Urea is a diamide of carbonic acid with the following chemical structure:
CLINICAL PHARMACOLOGY: Urea gently dissolves the intercellular matrix, which results in loosening the horny layer of skin and shedding scaly skin at regular intervals, thereby softening hyperkeratotic areas.
INDICATIONS AND USAGE: For debridement and promotion of normal healing of hyperkeratotic surface lesions, particularly where healing is retarded by local infection, necrotic tissue, fibrinous or purulent debris or eschar. Urea is useful for the treatment of hyperkeratotic conditions such as dry, rough skin, dermatitis, psoriasis, xerosis, ichthyosis, eczema, keratosis pilaris, keratosis palmaris, keratoderma, corns and calluses.
PRECAUTIONS: This medication is to be used as directed by a physician and should not be used to treat any condition other than that for which it was prescribed. If redness or irritation occurs, discontinue use.
PREGNANCY: Pregnancy Category B. Animal reproduction studies have revealed no evidence of harm to the fetus; however, there are no adequate and well-controlled studies in pregnant women. Because animal reproduction studies are not always predictive of human response, 50% Urea Emulsion should be given to a pregnant woman only if clearly needed.
NURSING MOTHERS: It is not known whether or not this drug is excreted in human milk. Because many drugs are excreted in human milk, caution should be exercised when 50% Urea Emulsion is administered to a nursing woman
ADVERSE REACTIONS: Transient stinging, burning, itching or irritation may occur and normally disappear on discontinuing the medication.
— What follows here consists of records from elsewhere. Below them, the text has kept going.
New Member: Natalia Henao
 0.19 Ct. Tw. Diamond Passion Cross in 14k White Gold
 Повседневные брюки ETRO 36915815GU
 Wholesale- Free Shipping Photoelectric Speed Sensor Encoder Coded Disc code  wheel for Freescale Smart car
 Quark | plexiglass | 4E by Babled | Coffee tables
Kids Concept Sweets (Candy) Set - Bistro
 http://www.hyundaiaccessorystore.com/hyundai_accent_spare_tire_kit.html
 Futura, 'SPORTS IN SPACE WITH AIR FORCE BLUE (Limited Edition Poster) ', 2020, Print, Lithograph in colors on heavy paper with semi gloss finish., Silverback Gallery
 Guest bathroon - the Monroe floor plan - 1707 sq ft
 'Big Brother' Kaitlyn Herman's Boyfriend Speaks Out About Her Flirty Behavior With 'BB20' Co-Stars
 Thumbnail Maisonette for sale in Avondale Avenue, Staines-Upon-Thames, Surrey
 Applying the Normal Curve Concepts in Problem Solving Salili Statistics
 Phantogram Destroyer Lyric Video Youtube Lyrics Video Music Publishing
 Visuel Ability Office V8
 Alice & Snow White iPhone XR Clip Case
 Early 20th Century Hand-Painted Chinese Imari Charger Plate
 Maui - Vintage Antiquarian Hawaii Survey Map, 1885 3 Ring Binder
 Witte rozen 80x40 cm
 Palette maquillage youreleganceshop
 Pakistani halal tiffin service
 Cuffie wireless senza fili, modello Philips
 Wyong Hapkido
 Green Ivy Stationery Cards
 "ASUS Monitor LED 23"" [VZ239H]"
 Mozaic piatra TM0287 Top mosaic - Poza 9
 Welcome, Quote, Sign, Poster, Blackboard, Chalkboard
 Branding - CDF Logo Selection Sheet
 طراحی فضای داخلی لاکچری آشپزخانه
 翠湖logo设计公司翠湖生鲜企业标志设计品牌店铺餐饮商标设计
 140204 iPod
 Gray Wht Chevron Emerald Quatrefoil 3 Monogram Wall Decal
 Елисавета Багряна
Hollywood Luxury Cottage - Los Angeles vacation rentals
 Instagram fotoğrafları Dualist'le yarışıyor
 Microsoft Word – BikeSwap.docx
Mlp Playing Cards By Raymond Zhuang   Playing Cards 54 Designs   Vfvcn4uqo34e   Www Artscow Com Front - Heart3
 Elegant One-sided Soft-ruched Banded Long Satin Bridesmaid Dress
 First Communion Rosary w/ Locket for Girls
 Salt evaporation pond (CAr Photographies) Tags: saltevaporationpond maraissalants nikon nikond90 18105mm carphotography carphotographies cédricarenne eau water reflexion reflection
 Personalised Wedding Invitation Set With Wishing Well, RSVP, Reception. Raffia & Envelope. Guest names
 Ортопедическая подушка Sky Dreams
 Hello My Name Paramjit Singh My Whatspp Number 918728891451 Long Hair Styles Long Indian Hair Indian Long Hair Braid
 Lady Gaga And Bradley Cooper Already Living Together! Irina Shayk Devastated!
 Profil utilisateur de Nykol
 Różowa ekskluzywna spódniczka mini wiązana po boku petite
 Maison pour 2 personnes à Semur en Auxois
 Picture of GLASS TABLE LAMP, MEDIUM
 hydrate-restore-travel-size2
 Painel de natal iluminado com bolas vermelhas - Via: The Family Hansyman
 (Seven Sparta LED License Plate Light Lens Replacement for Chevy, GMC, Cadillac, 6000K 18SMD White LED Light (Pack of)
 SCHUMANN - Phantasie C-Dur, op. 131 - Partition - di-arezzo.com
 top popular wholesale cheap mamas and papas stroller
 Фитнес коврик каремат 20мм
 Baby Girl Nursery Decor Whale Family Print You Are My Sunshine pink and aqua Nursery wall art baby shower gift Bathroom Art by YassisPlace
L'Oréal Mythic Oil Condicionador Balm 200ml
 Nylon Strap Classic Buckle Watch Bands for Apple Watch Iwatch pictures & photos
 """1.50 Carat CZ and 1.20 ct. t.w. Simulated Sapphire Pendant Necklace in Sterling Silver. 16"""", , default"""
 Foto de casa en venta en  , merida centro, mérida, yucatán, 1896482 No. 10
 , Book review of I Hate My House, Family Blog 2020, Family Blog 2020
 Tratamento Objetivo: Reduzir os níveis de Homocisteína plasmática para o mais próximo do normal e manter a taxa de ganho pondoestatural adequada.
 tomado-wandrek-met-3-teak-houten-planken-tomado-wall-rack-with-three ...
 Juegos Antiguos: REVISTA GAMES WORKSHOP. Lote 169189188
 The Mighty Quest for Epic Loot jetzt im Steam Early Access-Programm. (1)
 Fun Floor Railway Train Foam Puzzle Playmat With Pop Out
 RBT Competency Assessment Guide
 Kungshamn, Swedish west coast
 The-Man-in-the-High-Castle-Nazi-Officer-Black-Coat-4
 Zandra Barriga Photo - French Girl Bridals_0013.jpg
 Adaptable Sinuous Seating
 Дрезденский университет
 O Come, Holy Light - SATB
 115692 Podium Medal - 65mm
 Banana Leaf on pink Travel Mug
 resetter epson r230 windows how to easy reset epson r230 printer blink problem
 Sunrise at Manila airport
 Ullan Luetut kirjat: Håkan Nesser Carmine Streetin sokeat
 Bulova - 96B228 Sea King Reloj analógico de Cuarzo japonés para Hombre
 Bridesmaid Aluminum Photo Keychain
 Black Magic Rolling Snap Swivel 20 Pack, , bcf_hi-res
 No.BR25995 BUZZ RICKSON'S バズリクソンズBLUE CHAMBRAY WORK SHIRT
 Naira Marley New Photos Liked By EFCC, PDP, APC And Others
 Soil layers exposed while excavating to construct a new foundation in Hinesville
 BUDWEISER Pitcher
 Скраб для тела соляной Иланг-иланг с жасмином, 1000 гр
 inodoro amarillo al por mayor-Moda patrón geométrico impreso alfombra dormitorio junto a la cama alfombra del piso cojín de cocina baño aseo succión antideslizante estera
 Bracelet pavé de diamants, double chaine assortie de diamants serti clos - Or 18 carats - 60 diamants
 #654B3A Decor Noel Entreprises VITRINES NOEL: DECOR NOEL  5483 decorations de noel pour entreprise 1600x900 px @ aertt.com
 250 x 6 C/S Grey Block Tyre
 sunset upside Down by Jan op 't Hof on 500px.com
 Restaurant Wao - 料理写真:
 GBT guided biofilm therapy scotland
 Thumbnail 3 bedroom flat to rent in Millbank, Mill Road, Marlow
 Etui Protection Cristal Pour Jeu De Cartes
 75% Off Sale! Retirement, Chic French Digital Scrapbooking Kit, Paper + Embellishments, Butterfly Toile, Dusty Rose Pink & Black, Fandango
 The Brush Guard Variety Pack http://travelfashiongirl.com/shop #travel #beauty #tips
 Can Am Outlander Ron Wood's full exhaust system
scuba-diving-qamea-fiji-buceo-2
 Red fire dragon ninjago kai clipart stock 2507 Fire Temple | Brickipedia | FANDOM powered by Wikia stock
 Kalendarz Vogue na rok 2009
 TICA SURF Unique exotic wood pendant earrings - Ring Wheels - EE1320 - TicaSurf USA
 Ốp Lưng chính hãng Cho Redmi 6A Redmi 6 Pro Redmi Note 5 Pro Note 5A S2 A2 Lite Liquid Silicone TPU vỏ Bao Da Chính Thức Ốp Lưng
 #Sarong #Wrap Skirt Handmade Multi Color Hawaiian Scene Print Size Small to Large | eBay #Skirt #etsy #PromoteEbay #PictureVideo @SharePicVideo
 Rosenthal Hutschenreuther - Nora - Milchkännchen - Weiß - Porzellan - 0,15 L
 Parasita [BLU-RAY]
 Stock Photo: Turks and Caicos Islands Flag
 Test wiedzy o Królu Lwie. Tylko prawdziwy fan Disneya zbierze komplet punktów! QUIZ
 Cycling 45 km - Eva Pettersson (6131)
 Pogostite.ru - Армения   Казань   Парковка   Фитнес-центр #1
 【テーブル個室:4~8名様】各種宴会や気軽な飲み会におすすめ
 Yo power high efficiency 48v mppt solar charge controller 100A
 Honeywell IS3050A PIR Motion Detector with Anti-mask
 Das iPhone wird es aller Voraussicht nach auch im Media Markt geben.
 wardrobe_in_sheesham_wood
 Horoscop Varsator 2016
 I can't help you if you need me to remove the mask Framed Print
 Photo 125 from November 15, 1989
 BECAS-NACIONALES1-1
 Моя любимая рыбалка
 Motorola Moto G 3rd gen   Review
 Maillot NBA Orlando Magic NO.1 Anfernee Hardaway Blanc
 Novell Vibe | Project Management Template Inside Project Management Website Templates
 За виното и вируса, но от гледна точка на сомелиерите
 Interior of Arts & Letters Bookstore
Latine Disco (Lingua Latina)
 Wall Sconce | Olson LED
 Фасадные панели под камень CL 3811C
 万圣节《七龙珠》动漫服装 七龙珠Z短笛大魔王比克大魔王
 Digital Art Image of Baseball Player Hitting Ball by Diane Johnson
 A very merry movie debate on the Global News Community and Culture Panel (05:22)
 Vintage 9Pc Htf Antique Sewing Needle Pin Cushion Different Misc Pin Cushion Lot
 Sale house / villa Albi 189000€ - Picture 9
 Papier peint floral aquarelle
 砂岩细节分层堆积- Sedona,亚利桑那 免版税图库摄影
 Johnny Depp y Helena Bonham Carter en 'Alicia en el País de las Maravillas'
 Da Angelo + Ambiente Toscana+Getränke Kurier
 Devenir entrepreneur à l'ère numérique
DOSAGE AND ADMINISTRATION: Apply 50% Urea Emulsion to affected skin twice per day, or as directed by a physician. Rub in until completely absorbed.
HOW SUPPLIED: 50% Urea Emulsion is supplied in a 10 oz. tube (NDC 42192-101-10). Store at controlled room temperature, 15° - 30° (59° - 86°F). Protect from freezing.
All prescription substitutions using this product shall be made subject to state and federal statutes as applicable. Please note: this is not an Orange Book product and has not been subjected to FDA therapeutic equivalency or other equivalency testing. Each person recommending a prescription substitution using this product shall make such recommendations based on each such person’s professional opinion and knowledge, upon evaluating the active ingredients, incipients, inactive ingredients and chemical formulation information provided herein.
MANUFACTURED FOR: Acella Pharmaceuticals, LLC
How to properly use
In a zinc undecylenate and lactic acid vehicle
Easy steps to treat dry skin conditions including psoriasis, xerosis, ichthyosis, keratosis pilaris, keratosis palmaris,
keratoderma, dermatitis, pruritus, eczema, corns and calluses.
1. Apply 50% Urea Emulsion to affected skin twice per day, or as directed by a physician.
2. Rub in until completely absorbed (for best results apply to moistened skin).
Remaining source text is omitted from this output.